» THE EXERCISE: Rewrite all of the following data as a numbered list, leaving out any blank lines.

» RECORDS FOR THIS EXERCISE:

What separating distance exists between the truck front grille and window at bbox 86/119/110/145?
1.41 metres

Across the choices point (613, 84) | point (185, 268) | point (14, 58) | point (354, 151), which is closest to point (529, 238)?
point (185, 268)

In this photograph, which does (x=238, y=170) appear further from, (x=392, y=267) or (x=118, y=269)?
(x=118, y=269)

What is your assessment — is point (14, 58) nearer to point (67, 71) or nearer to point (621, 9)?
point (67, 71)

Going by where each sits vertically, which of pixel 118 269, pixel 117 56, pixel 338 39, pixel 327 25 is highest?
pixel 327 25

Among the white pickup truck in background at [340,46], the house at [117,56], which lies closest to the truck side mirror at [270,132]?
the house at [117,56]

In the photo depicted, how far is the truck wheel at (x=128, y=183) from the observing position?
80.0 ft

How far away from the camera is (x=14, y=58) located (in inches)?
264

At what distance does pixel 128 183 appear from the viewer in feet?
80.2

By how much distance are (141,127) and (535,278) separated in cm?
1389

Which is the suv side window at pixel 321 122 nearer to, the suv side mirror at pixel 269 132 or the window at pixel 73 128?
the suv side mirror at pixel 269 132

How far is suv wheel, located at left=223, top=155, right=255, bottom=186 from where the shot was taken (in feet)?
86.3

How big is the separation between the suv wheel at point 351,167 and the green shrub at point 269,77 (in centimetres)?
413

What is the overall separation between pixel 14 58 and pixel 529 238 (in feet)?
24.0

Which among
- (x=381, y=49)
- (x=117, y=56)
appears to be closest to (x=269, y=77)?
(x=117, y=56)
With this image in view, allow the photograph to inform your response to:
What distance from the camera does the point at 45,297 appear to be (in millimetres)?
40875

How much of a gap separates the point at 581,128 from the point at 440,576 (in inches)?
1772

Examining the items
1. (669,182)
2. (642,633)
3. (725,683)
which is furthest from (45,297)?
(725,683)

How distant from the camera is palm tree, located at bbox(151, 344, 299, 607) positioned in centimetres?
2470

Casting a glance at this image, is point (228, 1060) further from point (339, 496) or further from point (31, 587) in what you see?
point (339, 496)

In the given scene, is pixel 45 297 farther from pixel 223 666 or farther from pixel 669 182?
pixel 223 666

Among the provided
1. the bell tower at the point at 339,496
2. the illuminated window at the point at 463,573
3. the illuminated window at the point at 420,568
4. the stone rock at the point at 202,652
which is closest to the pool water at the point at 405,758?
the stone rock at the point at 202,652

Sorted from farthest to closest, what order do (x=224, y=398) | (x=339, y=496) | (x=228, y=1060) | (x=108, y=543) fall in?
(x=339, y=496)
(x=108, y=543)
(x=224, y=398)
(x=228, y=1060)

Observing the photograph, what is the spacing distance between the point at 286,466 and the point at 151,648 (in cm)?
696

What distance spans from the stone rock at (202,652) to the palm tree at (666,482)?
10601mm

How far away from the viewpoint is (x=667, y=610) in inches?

» FINISHED TASK:
1. What separating distance exists between the truck front grille and window at bbox 86/119/110/145?
2. 1.41 metres
3. Across the choices point (613, 84) | point (185, 268) | point (14, 58) | point (354, 151), which is closest to point (529, 238)?
4. point (185, 268)
5. In this photograph, which does (x=238, y=170) appear further from, (x=392, y=267) or (x=118, y=269)?
6. (x=118, y=269)
7. What is your assessment — is point (14, 58) nearer to point (67, 71) or nearer to point (621, 9)?
8. point (67, 71)
9. Going by where each sits vertically, which of pixel 118 269, pixel 117 56, pixel 338 39, pixel 327 25 is highest?
10. pixel 327 25
11. Among the white pickup truck in background at [340,46], the house at [117,56], which lies closest to the truck side mirror at [270,132]?
12. the house at [117,56]
13. In the photo depicted, how far is the truck wheel at (x=128, y=183) from the observing position?
14. 80.0 ft
15. How far away from the camera is (x=14, y=58) located (in inches)?
16. 264
17. At what distance does pixel 128 183 appear from the viewer in feet?
18. 80.2
19. By how much distance are (141,127) and (535,278) separated in cm?
20. 1389
21. Which is the suv side window at pixel 321 122 nearer to, the suv side mirror at pixel 269 132 or the window at pixel 73 128?
22. the suv side mirror at pixel 269 132
23. How far is suv wheel, located at left=223, top=155, right=255, bottom=186 from where the shot was taken (in feet)?
24. 86.3
25. How big is the separation between the suv wheel at point 351,167 and the green shrub at point 269,77 (in centimetres)?
26. 413
27. What is the overall separation between pixel 14 58 and pixel 529 238 (in feet)?
28. 24.0
29. Which among
30. - (x=381, y=49)
31. - (x=117, y=56)
32. appears to be closest to (x=269, y=77)?
33. (x=117, y=56)
34. With this image in view, allow the photograph to inform your response to:
35. What distance from the camera does the point at 45,297 appear to be (in millimetres)?
36. 40875
37. How much of a gap separates the point at 581,128 from the point at 440,576 (in inches)?
38. 1772
39. Examining the items
40. 1. (669,182)
41. 2. (642,633)
42. 3. (725,683)
43. which is furthest from (45,297)?
44. (725,683)
45. How distant from the camera is palm tree, located at bbox(151, 344, 299, 607) positioned in centimetres?
46. 2470
47. Casting a glance at this image, is point (228, 1060) further from point (339, 496) or further from point (31, 587) in what you see?
48. point (339, 496)
49. In the given scene, is pixel 45 297 farther from pixel 223 666 or farther from pixel 669 182?
50. pixel 223 666
51. Among the provided
52. 1. the bell tower at the point at 339,496
53. 2. the illuminated window at the point at 463,573
54. 3. the illuminated window at the point at 420,568
55. 4. the stone rock at the point at 202,652
56. which is closest to the pool water at the point at 405,758?
57. the stone rock at the point at 202,652
58. Sorted from farthest to closest, what order do (x=224, y=398) | (x=339, y=496) | (x=228, y=1060) | (x=108, y=543) fall in?
59. (x=339, y=496)
60. (x=108, y=543)
61. (x=224, y=398)
62. (x=228, y=1060)
63. Observing the photograph, what is the spacing distance between the point at 286,466 and the point at 151,648 (in cm)?
64. 696
65. What distance spans from the stone rock at (202,652) to the palm tree at (666,482)?
66. 10601mm
67. How far away from the viewpoint is (x=667, y=610) in inches?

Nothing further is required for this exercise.